This is a brief example of using the harsat
with
external data.
First, load the harsat
library
We set up our main directory to find the data files. If you use your
own data files, you will need to point to a directory containing a copy.
We usually do this by putting our data files in a directory
data
, and information files in a directory
information
, but you can use any directory for these.
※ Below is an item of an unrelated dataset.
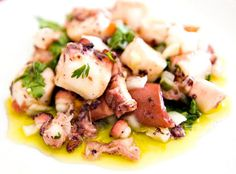 Octopus Salad - This is a light salad very much appreciated in Portuguese cuisine. The octopus, the main ingredient, is cooked and diced. It is served in small dishes and accompanied by onion, garlic, coriander and olive oil.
working.directory <- 'C:/Users/robfr/Documents/HARSAT/HARSAT'
Read data
Contaminant data with supporting variables and station dictionary
biota_data <- read_data(
compartment = "biota",
purpose = "AMAP",
contaminants = "EXTERNAL_FO_PW_DATA.csv", # NB, replace biota data filename above, as appropriate
stations = "EXTERNAL_AMAP_STATIONS.csv", # NB, replace station data filename above, as appropriate
data_dir = file.path(working.directory, "data", "example_external_data"),
data_format = "external",
info_dir = file.path(working.directory, "information", "AMAP"),
)
#> Found in path determinand.csv C:\Users\robfr\Documents\HARSAT\HARSAT\information\AMAP\determinand.csv
#> Found in path species.csv C:\Users\robfr\Documents\HARSAT\HARSAT\information\AMAP\species.csv
#> Found in path thresholds_biota.csv C:\Users\robfr\Documents\HARSAT\HARSAT\information\AMAP\thresholds_biota.csv
#> Found in package method_extraction.csv C:/Users/robfr/Documents/HARSAT/HARSAT/inst/information/method_extraction.csv
#> Found in package pivot_values.csv C:/Users/robfr/Documents/HARSAT/HARSAT/inst/information/pivot_values.csv
#> Found in package matrix.csv C:/Users/robfr/Documents/HARSAT/HARSAT/inst/information/matrix.csv
#> Found in package imposex.csv C:/Users/robfr/Documents/HARSAT/HARSAT/inst/information/imposex.csv
#> MD5 digest for: 'C:\Users\robfr\Documents\HARSAT\HARSAT\information\AMAP\determinand.csv': '80bca84d428856c93e89c52aebf8b144'
#> MD5 digest for: 'C:/Users/robfr/Documents/HARSAT/HARSAT/inst/information/matrix.csv': '4b4fb3814bb84cfbf9b37f7b59d45eb9'
#> MD5 digest for: 'C:\Users\robfr\Documents\HARSAT\HARSAT\information\AMAP\species.csv': '1aba5ace8155923ed18bd9d0b414e48e'
#> MD5 digest for: 'C:/Users/robfr/Documents/HARSAT/HARSAT/inst/information/imposex.csv': 'b602a882d4783085c896bcf130c8f848'
#> MD5 digest for: 'C:\Users\robfr\Documents\HARSAT\HARSAT\information\AMAP\thresholds_biota.csv': 'a6d82623b8968910b59c1308a646e8a8'
#> Reading station dictionary from:
#> 'C:/Users/robfr/Documents/HARSAT/HARSAT/data/example_external_data/EXTERNAL_AMAP_STATIONS.csv'
#> MD5 digest for: 'C:/Users/robfr/Documents/HARSAT/HARSAT/data/example_external_data/EXTERNAL_AMAP_STATIONS.csv': '91e7eb7661ce43b02c68cc81153ac3d7'
#>
#> Reading contaminant and effects data from:
#> 'C:/Users/robfr/Documents/HARSAT/HARSAT/data/example_external_data/EXTERNAL_FO_PW_DATA.csv'
#> MD5 digest for: 'C:/Users/robfr/Documents/HARSAT/HARSAT/data/example_external_data/EXTERNAL_FO_PW_DATA.csv': '9ade644c5bdb561f0c3bf4a3560a2c15'
#>
#> Argument max_year taken to be the maximum year in the data: 2020
Note: in the above function, replace ‘control = list()’ with ‘control = list(use_stage = TRUE)’ to include subseries in ICES format data runs; for ‘external’ format runs, if the input data file includes a column named ‘subseries’, the data in this column will be used to define subseries, to exclude subseries runs this column can be omitted or renamed e.g. to ‘nosubseries’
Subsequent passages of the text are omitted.